Databricks published a report on the “State of Data + AI.” To learn more about Databricks, you can also check out our memo, or our deep dive comparing the company to Snowflake.
Speedwell Research published an overview of Wish, and what it could mean for other ecommerce upstarts like SHEIN and Temu.
Ola Brown published a video unpacking the differences in public markets between innovative technology companies and more traditional businesses.
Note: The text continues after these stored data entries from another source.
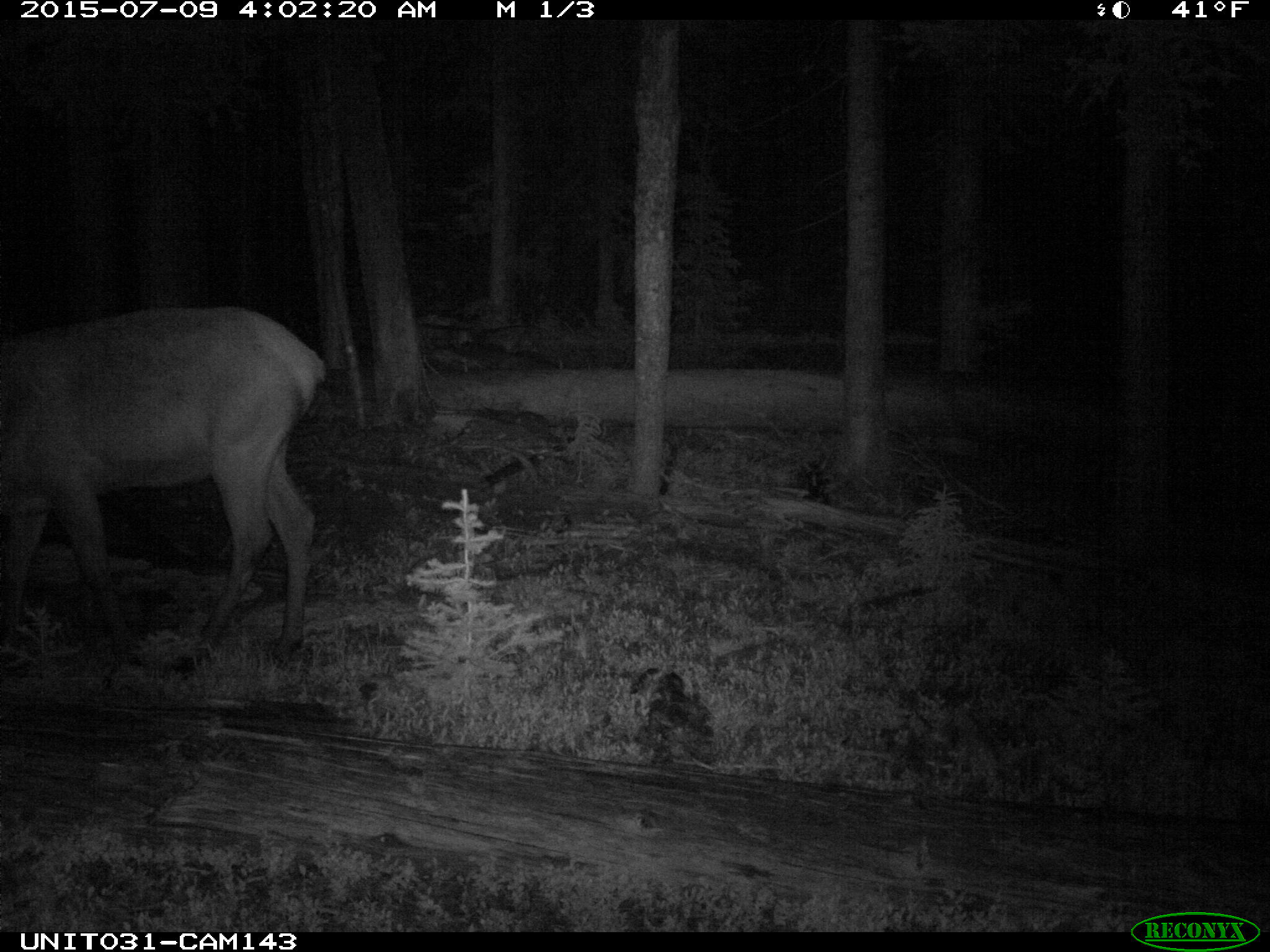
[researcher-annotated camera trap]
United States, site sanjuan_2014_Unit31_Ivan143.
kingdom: Animalia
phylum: Chordata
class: Mammalia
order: Artiodactyla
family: Cervidae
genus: Cervus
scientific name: Cervus elaphus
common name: red deer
Cervus elaphus (red deer).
The video was part of a response to a comparison between Stripe and traditional banking stocks.
Figma CEO, Dylan Field, shared an announcement about new features to Figma’s “Dev Mode.” As part of the announcement, Field reinforced Figma’s broad platform intentions: “Figma was never intended to be a design-only tool.”
Lulu Cheng Meservey, the Chief Communications Officer for Activision Blizzard, shared a breakdown of Anduril’s communications strategy, operating in a contraversial industry like defense. To learn more about Anduril, check out our memo.
Speaking of Anduril, the company announced it had been selected as one of five vendors for the Air Force’s first autonomous aircraft program. One of the only non-traditional defense companies to be selected.
Amazon, Weaviate, and Cohere published a piece explaining the collaborative way companies can build generative AI using each of these companies solutions. To learn more about Cohere, check out our memo.
Zapier announced new product features, including the ability to build Interfaces and Tables that work directly with Zapier integrations. Likely, this functionality is putting Zapier more in direct competition with productivity platforms like Airtable.
According to Rippling CEO, Parker Conrad, “companies that don’t use Rippling have twice as many people in HR-IT-finance than those that do.” To learn more about Rippling, check out our memo.
Vendr shared its annual “SaaS Trends Report” to highlight some of the most often bought software tools, such as 6sense, 1Password, Gong, Fivetran, and more.